- _REQUIRED WORK_
1. Answer these questions using the SplitXL setup and usage guide:
(a) What command installs the dependency manually?
(b) What is the name of the script run to start the application?
(c) Where does the output folder default to?
2. From the SplitXL setup and usage guide, extract the passage starting at "Alternatively, install the" and ending at "input file's location.", copying it word for word.
3. Write what comes next in the SplitXL setup and usage guide, picking up right after its final line.

* begin DOCUMENT SEGMENT *

Clone the Repository

git clone https://github.com/sztaroszta/SplitXL.git
cd SplitXL 

Install Dependencies

You can install the required dependency using pip:

pip install -r requirements.txt

Alternatively, install the dependency manually:

pip install openpyxl

Usage

1. Run the application:

python excel_splitter.py
  1. Follow the GUI Prompts:

    • Select Input File: A dialog will ask you to choose the .xlsx file you want to split.
    • Select Output Directory: Choose a folder where the new, smaller files will be saved. It defaults to the input file's location.
    • Choose Processing Method: You will be prompted to select between an "Optimized" (recommended for speed) and "Standard" cell copying method.

    Select Processing Method

    • Configure Rows: Enter the number of data rows you want in each chunk and how many header rows from the original file should be repeated at the top of each new file.

* end DOCUMENT SEGMENT *
* begin MATERIAL SUPPLIED *

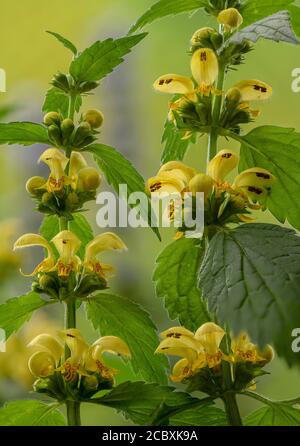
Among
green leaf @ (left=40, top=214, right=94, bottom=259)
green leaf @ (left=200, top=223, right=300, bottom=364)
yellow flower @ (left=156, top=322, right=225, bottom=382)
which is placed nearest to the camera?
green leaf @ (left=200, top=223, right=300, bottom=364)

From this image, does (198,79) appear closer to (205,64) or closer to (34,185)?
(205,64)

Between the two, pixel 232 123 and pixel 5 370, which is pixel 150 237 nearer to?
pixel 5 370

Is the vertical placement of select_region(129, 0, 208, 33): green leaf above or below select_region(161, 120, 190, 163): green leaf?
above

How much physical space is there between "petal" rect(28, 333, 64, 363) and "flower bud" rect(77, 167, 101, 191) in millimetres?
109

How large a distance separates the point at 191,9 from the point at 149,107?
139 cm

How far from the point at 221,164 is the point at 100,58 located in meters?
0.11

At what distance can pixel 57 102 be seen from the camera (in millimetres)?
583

* end MATERIAL SUPPLIED *
* begin MATERIAL SUPPLIED *

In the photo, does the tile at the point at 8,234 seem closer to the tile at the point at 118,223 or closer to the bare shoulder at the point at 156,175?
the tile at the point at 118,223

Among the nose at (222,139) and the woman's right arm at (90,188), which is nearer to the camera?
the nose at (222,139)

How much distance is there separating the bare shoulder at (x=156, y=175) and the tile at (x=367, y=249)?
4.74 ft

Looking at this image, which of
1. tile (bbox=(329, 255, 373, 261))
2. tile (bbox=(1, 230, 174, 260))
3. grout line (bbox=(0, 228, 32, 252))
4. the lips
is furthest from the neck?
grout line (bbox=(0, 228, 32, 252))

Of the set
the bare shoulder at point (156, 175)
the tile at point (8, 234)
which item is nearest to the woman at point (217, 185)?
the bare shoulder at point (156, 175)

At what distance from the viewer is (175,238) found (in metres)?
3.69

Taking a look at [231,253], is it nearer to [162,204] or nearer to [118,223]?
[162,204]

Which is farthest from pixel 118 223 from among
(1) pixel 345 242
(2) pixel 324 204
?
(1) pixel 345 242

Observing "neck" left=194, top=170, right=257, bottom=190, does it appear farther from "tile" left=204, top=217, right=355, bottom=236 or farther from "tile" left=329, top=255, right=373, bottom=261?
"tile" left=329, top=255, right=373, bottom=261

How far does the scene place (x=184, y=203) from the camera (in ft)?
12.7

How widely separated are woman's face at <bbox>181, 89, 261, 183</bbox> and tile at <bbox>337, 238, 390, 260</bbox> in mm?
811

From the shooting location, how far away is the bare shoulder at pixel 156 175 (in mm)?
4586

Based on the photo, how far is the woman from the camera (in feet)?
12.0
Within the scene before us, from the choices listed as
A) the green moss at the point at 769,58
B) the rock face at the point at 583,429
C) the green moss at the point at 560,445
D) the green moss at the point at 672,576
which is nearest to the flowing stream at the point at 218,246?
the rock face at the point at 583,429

* end MATERIAL SUPPLIED *

- _RESULTS_
1.
(a) pip install openpyxl
(b) excel_splitter.py
(c) The input file's location

2.
Alternatively, install the dependency manually:

pip install openpyxl

Usage

1. Run the application:

python excel_splitter.py
  1. Follow the GUI Prompts:

    • Select Input File: A dialog will ask you to choose the .xlsx file you want to split.
    • Select Output Directory: Choose a folder where the new, smaller files will be saved. It defaults to the input file's location.

3.
    Configure Rows 1
    Configure Rows 2

    • Preserve Formulas: A dialog box will ask if you want to keep formulas or save their calculated values. Choosing 'No' is safer for preventing broken references in the split files.

    Preserve Formulas

  2. Monitor Progress:

    • A progress window will appear, showing the current status and a progress bar. You can click "Cancel" at any time to halt the operation.

    Monitor Progress

  3. Verify Success:

    • Upon completion, a summary dialog will report the outcome (success, cancellation, or error) and the total number of files created.

    Shows the completion summary dialog

    • The split files will be located in your chosen output directory, named with the original filename and the row range they contain (e.g., original_file_rows_2-5001.xlsx).

    Shows the Excel output files example

Project Structure

SplitXL/
├── excel_splitter.py       # Main script for running the tool
├── README.md               # Project documentation
├── requirements.txt        # List of dependencies
├── .gitignore              # Git ignore file for Python projects
├── assets/                 # Contains screenshots of the application's UI
└── LICENSE                 # GNU GPLv3 License File

Development

Guidelines for contributors:

If you wish to contribute or enhance SplitXL:

  • Coding Guidelines: Follow Python best practices (PEP 8). Use meaningful variable names and add clear comments or docstrings.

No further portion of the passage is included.